-------- INPUT

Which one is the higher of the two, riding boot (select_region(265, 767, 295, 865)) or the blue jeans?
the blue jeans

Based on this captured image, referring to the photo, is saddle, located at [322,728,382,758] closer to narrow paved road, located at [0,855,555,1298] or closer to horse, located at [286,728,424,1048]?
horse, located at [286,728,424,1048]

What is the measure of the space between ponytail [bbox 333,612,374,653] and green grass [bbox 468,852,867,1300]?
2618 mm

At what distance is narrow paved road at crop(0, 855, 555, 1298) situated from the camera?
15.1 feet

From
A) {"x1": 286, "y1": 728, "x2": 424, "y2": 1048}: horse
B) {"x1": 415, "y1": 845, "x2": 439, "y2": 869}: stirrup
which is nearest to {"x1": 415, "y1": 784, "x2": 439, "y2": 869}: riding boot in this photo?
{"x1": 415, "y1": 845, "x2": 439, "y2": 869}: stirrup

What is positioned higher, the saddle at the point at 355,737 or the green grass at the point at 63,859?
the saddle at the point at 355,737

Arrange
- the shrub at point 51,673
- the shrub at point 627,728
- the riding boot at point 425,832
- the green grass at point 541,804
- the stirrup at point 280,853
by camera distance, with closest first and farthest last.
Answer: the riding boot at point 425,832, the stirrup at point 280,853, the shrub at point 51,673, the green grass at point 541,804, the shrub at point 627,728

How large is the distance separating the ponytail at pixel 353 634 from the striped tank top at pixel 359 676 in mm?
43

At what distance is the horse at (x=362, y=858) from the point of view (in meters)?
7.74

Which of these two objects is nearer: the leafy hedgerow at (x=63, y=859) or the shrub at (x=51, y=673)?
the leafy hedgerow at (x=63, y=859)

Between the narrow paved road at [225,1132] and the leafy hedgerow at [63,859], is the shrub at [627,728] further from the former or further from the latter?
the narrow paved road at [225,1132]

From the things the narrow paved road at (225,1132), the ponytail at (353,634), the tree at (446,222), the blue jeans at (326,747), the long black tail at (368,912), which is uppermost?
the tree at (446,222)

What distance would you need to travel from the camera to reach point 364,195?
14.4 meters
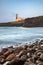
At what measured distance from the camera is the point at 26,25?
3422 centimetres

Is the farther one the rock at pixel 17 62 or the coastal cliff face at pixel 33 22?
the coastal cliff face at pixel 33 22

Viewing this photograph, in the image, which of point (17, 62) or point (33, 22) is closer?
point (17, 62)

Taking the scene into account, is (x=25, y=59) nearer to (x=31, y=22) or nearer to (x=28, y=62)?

----------------
-------- INPUT

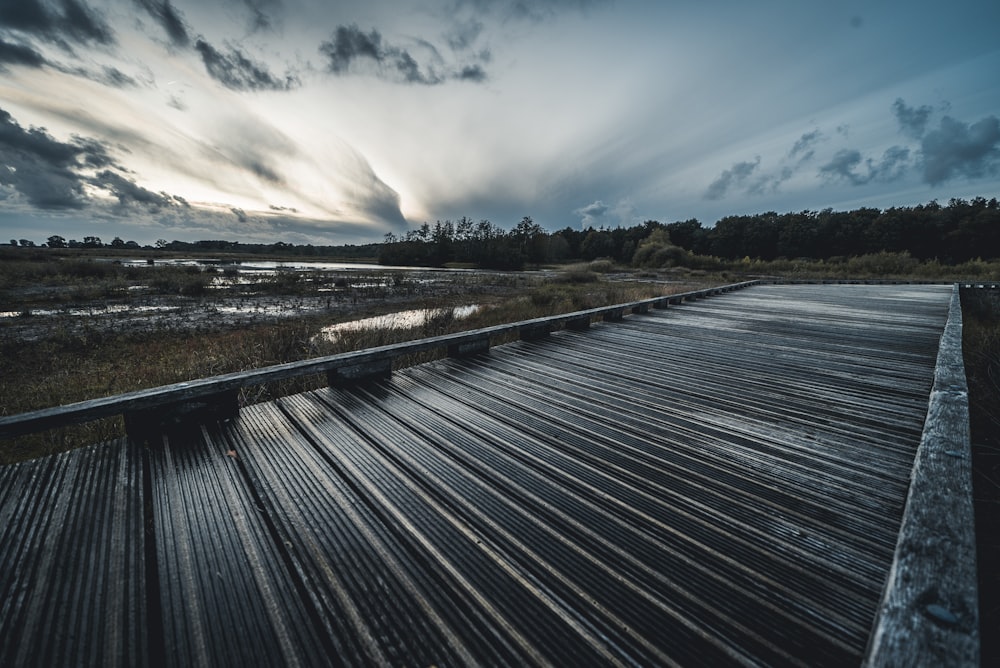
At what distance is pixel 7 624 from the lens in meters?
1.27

----------------
-------- INPUT

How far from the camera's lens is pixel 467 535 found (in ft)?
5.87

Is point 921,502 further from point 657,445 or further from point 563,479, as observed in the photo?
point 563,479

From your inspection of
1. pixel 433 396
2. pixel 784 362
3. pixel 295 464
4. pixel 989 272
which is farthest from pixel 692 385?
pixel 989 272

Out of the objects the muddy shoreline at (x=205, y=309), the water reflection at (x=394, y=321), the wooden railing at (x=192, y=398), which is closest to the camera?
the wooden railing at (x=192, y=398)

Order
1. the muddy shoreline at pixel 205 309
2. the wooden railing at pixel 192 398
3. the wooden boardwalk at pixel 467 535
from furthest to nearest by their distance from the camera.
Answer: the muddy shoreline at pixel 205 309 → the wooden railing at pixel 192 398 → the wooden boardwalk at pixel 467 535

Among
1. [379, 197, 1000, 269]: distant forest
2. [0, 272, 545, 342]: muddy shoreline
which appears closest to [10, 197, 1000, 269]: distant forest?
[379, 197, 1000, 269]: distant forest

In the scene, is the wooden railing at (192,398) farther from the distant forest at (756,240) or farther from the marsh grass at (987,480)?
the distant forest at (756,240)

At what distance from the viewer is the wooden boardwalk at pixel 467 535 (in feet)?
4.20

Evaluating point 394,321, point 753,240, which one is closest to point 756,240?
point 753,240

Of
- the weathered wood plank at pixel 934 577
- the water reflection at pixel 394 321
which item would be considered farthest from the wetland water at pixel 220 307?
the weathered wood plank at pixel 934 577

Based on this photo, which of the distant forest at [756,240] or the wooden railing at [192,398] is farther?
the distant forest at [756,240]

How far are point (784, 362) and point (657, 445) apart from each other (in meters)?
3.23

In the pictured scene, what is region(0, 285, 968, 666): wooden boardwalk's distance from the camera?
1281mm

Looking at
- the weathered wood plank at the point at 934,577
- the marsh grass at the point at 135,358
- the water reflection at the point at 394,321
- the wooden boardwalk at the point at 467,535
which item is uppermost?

----------------

### SET PROBLEM
Lay out, as a Markdown table with columns Row and Line, the part of the items that opens with the line containing "Based on this photo, which" and closes with the line containing "which item is uppermost?", both ends included. Number the rows and leave out blank lines.

### EXERCISE RESULT
| Row | Line |
|---|---|
| 1 | Based on this photo, which of the distant forest at [756,240] or the wooden railing at [192,398] is farther? |
| 2 | the distant forest at [756,240] |
| 3 | How far are point (784, 362) and point (657, 445) apart from each other (in meters)? |
| 4 | 3.23 |
| 5 | In the pictured scene, what is region(0, 285, 968, 666): wooden boardwalk's distance from the camera? |
| 6 | 1281mm |
| 7 | Looking at |
| 8 | - the weathered wood plank at the point at 934,577 |
| 9 | - the marsh grass at the point at 135,358 |
| 10 | - the water reflection at the point at 394,321 |
| 11 | - the wooden boardwalk at the point at 467,535 |
| 12 | which item is uppermost? |